— Directive —
Could you return, word for word, the lines of the records from the one containing "this 1456×819 image." through the one containing "rust polka-dot blouse [165, 428, 777, 819]", inclusive, and nothing else?

— Information supplied —
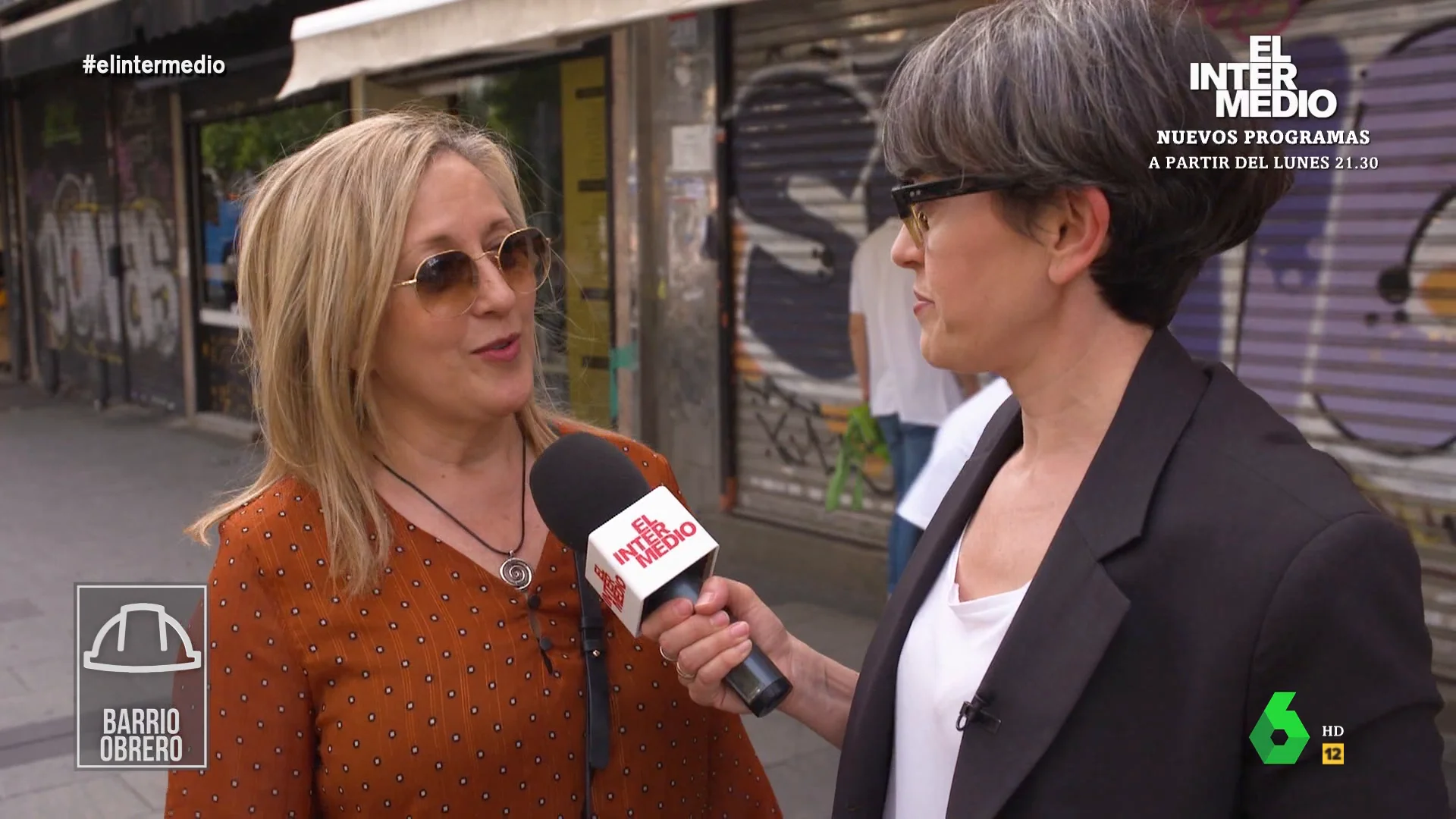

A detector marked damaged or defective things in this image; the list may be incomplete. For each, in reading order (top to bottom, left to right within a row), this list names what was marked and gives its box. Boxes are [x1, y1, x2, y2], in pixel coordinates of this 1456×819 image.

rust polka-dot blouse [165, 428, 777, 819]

* * *

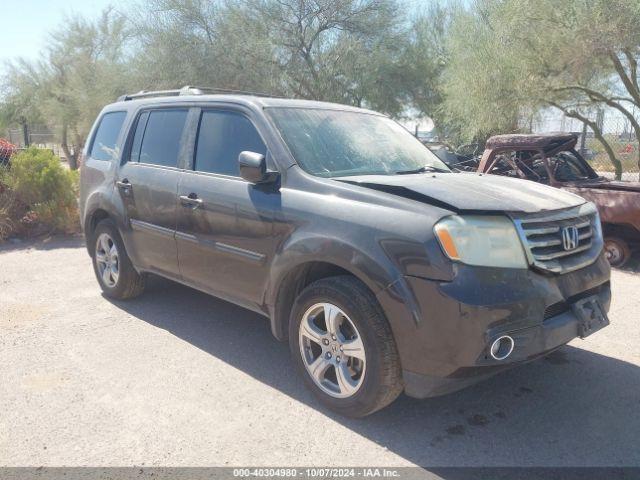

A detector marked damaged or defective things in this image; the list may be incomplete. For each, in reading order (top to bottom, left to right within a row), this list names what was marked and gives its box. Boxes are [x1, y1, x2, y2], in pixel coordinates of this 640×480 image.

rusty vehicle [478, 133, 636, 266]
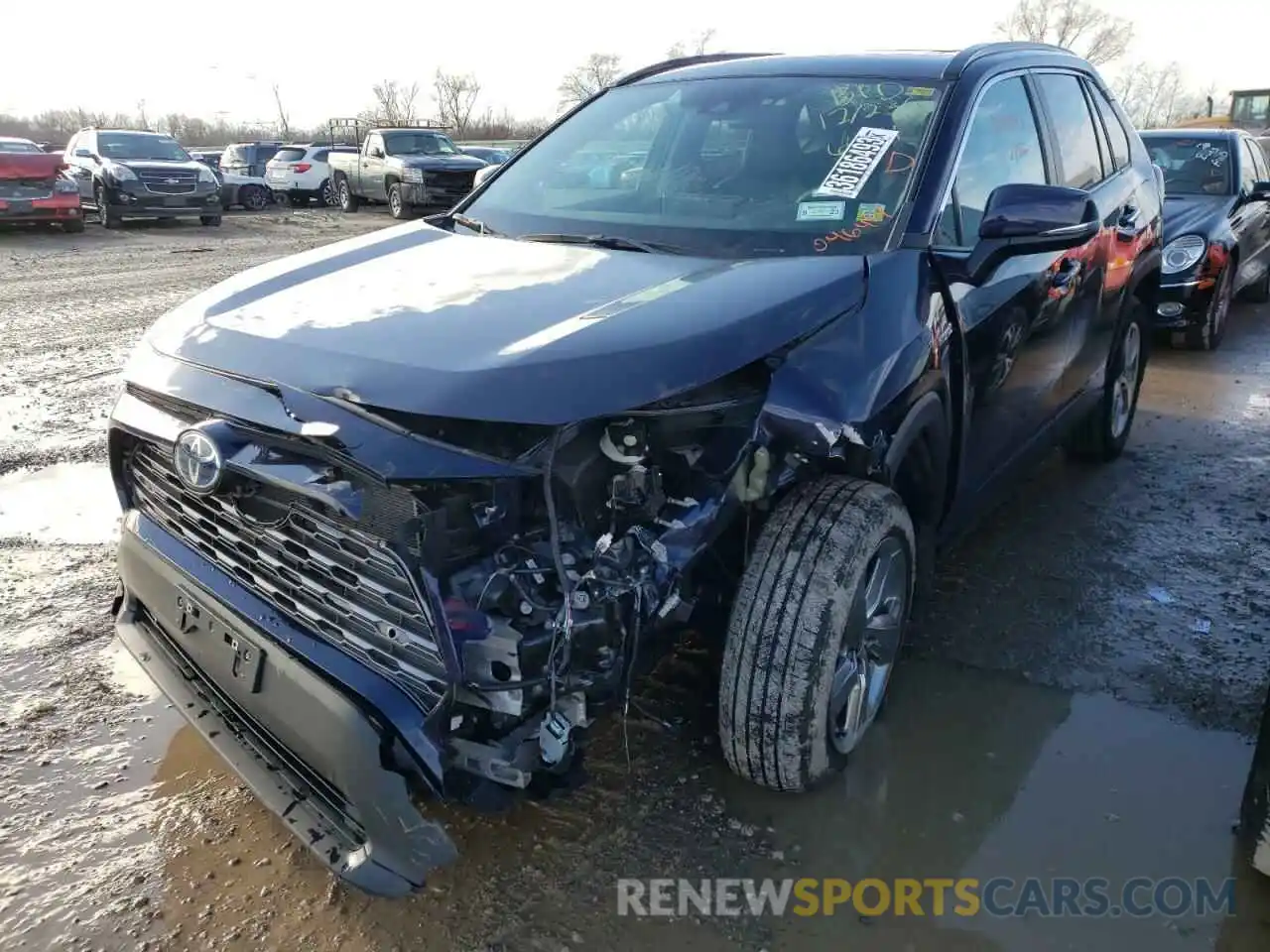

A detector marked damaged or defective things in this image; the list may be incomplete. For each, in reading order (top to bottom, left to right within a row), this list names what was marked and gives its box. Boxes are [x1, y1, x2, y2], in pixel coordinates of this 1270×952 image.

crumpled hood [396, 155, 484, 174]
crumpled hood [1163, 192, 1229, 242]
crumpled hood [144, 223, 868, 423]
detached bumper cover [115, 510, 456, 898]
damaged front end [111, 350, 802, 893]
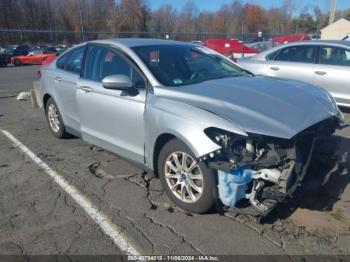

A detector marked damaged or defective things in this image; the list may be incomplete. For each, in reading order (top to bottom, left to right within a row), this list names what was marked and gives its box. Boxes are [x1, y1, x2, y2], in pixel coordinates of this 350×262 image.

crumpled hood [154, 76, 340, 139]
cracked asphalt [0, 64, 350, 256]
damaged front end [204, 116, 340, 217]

— Output —
A detector marked damaged or defective things in this image; the list may be incomplete. For each, in reading order (top to bottom, left to right within a row), this list names what was marked and gives its box. Boxes are [x1, y1, x2, y2], in pixel coordinates of this 1456×819 image.

rust polka-dot blouse [165, 428, 777, 819]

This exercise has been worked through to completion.